Parents in Bellevue who divorce will likely co-parent their child together. If you are on good terms with your child’s other parent, it can be tempting to engage in chitchat about your daily life. Still, one study suggests that there are some topics that should be off-limits when co-parents communicate with one another.
Recent study examines co-parenting conversations
A study of 708 divorced parents explored how communication between parents following their divorce affects their children. The study suggests that if parents discussed the stressors of parenting with one another or discussed their post-divorce romantic life with one another, their child could potentially internalize this information to the detriment of the child’s behavior and mental health.
The study concluded that it may be healthier for parents to limit their conversations post-divorce to shared parenting issues.
Healthy post-divorce communication between parents
Communication is certainly an important part of co-parenting. Parents who choose to co-parent will have to find a productive and positive way to do so without creating unnecessary conflict.

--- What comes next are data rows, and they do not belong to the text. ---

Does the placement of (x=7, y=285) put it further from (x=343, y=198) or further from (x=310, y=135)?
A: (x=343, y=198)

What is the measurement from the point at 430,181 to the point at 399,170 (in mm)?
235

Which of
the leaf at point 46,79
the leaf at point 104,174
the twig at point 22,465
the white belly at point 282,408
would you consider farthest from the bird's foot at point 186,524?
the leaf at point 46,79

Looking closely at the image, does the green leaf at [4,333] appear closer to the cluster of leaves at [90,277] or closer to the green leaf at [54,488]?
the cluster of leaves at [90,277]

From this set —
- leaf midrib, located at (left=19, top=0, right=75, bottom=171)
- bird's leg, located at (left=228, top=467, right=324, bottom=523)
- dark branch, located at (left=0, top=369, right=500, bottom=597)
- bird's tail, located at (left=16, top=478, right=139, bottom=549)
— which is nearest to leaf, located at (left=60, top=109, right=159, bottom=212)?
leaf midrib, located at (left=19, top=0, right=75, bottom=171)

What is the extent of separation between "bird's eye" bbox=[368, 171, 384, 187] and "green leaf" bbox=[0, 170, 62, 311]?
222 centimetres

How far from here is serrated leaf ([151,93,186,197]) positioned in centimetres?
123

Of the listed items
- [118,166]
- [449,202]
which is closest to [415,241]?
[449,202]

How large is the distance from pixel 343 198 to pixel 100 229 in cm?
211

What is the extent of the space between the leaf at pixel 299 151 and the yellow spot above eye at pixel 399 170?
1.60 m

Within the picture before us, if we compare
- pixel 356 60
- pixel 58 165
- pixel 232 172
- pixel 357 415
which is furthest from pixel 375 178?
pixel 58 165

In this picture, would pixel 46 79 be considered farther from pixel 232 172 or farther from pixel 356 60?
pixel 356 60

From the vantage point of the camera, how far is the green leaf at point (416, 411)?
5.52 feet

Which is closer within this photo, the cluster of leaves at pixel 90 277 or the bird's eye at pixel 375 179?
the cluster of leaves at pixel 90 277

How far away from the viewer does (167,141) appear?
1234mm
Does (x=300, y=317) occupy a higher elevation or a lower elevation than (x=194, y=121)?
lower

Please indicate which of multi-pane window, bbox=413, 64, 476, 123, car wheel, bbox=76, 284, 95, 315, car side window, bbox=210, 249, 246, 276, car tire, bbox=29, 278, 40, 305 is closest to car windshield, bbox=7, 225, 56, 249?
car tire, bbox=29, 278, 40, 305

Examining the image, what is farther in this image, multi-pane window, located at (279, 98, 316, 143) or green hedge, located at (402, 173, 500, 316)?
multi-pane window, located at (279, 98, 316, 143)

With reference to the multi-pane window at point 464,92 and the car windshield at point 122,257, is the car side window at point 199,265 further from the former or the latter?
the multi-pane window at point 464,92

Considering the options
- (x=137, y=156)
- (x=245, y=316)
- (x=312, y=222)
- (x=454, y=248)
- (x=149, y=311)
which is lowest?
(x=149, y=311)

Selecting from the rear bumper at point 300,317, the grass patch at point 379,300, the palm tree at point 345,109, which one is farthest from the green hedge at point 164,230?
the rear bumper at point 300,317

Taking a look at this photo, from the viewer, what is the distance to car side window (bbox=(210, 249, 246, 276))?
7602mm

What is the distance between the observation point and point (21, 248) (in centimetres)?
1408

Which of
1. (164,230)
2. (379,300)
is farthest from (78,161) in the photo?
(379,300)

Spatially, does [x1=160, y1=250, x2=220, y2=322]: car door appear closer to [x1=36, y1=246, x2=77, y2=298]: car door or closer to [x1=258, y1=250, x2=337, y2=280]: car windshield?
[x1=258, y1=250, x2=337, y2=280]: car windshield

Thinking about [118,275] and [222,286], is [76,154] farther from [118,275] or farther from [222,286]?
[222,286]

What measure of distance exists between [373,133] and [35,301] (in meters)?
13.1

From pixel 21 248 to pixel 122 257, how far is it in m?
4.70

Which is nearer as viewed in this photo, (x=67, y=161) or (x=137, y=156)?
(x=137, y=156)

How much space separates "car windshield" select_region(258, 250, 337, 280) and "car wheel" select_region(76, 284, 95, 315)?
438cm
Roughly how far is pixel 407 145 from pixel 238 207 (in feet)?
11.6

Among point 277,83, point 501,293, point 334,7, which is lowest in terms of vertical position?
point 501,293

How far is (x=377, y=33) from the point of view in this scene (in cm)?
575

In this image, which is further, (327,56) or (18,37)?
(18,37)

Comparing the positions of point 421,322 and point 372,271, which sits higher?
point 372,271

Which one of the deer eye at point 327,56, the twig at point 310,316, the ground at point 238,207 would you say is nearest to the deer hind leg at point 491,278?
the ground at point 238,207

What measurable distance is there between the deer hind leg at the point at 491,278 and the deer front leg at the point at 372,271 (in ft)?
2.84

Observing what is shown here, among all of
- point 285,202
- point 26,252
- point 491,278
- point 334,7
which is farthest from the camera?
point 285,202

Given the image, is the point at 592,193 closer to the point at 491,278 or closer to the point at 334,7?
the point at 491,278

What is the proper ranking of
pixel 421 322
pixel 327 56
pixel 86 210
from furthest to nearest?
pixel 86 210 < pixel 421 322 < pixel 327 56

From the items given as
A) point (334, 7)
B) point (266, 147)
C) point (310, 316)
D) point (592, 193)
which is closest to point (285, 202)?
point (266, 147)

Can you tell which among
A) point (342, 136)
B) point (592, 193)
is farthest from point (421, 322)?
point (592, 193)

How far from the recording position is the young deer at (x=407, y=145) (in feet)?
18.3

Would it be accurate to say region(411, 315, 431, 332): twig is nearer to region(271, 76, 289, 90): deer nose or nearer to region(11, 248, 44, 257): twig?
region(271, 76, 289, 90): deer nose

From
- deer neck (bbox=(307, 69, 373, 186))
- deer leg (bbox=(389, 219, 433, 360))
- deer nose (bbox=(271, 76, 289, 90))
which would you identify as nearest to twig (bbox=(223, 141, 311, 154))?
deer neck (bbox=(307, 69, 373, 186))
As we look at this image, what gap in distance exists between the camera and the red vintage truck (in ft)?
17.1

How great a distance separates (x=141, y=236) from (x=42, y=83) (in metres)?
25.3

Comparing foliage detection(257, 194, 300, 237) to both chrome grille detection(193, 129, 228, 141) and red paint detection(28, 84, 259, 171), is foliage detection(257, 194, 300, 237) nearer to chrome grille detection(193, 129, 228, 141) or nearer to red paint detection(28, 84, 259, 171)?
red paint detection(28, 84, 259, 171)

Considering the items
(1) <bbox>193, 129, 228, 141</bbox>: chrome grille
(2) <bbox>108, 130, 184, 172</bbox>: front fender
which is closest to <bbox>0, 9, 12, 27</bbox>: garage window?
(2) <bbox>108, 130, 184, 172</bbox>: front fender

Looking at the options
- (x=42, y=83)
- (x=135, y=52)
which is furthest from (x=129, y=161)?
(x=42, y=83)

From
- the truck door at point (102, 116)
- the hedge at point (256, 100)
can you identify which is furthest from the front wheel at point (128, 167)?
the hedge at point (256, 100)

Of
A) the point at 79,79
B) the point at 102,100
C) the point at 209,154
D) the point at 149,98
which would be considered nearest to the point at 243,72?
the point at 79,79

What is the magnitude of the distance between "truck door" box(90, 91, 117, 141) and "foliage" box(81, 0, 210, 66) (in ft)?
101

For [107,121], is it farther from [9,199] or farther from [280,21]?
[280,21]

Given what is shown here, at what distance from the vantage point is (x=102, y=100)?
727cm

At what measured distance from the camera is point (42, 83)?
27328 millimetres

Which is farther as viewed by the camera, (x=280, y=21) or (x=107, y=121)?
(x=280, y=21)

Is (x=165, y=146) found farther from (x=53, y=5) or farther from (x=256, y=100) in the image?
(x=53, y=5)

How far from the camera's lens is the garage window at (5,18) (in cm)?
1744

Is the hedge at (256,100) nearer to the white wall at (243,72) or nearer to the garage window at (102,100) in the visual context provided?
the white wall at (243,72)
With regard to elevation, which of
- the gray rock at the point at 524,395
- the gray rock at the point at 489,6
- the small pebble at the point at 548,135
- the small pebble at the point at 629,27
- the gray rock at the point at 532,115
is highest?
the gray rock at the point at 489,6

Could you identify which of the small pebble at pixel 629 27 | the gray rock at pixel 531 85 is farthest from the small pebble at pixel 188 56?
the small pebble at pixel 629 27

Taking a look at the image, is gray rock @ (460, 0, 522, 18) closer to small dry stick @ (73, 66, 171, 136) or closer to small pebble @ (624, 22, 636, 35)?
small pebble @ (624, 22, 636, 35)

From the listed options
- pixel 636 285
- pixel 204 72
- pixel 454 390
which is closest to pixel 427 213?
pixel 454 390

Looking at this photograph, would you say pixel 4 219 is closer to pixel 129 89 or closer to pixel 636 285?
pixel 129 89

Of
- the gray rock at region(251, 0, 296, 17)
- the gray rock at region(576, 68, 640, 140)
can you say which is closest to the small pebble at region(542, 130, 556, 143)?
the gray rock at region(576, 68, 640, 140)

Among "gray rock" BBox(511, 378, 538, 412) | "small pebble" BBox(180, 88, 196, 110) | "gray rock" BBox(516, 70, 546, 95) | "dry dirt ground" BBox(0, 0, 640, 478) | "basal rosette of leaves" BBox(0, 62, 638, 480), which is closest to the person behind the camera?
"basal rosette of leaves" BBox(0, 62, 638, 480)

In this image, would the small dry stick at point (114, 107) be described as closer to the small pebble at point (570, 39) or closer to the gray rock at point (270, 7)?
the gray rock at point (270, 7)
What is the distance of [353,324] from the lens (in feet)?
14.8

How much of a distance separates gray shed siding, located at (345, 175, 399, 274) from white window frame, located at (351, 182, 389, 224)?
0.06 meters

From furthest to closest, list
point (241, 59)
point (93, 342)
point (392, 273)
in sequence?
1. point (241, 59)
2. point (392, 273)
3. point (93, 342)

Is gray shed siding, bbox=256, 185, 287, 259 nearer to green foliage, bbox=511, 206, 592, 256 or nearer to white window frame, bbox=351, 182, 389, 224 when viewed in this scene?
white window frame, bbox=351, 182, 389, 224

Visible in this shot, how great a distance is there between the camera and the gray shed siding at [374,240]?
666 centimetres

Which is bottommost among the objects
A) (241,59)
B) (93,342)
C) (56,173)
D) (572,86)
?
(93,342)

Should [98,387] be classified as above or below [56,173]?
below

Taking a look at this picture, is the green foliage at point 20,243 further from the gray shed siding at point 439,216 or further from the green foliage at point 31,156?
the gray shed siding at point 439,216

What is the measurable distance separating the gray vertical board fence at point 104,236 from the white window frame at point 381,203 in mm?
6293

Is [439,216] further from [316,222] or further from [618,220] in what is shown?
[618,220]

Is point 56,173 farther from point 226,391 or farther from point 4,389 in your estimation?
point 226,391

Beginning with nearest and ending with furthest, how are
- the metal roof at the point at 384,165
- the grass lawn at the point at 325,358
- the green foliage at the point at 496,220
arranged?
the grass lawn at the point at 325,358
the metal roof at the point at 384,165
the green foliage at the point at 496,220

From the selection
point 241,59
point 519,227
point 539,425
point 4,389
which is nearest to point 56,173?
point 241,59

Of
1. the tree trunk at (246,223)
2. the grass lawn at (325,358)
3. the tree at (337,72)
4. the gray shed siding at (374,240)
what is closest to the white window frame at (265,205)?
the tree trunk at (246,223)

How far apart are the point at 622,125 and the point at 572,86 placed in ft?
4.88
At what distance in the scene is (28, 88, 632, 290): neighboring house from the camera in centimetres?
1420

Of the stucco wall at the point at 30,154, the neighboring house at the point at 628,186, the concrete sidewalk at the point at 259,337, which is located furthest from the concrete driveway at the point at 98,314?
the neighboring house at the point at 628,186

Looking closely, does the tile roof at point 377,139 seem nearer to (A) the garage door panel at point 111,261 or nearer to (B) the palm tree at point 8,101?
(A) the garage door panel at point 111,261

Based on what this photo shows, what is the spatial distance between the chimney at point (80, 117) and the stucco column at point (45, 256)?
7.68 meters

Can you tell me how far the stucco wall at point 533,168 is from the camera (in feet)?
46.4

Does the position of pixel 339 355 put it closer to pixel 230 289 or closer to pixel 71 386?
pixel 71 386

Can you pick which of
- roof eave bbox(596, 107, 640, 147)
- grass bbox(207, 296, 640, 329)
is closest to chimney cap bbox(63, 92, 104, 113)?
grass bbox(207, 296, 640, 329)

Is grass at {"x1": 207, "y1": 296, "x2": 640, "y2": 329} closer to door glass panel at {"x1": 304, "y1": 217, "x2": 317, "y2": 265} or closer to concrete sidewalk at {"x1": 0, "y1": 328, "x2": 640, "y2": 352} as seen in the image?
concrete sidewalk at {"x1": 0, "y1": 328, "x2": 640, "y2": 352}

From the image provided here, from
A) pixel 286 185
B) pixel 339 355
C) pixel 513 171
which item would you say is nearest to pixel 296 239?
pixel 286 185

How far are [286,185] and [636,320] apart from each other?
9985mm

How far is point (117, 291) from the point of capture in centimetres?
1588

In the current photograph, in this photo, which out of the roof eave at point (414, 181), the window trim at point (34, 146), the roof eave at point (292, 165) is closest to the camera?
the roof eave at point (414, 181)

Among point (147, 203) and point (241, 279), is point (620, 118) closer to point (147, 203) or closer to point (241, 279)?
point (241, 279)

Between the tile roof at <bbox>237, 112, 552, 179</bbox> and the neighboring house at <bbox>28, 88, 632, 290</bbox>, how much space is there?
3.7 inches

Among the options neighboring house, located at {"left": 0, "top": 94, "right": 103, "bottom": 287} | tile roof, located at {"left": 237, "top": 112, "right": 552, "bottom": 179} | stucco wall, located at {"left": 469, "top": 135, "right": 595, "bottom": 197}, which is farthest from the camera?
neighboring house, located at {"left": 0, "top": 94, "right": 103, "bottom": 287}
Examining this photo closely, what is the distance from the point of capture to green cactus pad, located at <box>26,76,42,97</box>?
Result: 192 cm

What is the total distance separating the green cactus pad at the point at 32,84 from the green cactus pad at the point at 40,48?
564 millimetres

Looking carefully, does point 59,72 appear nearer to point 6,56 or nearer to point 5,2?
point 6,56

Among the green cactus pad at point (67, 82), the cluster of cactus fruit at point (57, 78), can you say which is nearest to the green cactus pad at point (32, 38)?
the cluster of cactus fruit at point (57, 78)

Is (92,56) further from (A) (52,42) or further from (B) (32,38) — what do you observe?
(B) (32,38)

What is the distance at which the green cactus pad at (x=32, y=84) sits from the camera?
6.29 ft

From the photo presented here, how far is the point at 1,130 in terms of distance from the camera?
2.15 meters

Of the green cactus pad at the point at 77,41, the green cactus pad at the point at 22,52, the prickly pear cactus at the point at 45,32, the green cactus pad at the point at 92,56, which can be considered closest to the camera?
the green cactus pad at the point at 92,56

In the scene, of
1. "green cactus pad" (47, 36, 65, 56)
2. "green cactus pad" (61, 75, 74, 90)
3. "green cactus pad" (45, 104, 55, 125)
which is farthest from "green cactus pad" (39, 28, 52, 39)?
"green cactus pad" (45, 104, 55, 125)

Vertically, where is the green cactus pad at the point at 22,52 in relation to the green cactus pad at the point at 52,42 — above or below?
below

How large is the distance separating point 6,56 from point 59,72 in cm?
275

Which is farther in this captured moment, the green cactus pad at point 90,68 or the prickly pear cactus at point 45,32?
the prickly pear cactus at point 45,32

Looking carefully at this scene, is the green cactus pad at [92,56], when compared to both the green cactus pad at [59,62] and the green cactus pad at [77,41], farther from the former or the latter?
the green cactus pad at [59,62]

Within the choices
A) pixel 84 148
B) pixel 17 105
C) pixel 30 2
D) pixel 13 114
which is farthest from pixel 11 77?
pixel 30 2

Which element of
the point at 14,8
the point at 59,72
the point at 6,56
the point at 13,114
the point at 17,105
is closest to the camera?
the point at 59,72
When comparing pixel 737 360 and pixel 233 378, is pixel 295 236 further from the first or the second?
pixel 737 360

Some parents can have regular face-to-face conversations post-divorce, for example, during child custody drop-off and pick-up. Doing so can show children healthy means of relating to one another, even if you are no longer in a romantic relationship with that person.
Some parents still find, however, that it is difficult to have in-person conversations following their divorce. These parents may choose to communicate via text or email instead. These are also healthy ways to work together as co-parents.
When you divorce your spouse, you do not divorce your child. You and your child’s other parents will have to work together to co-parent. Doing so can help encourage a healthy relationship between you as a parent and your child as your child grows post-divorce.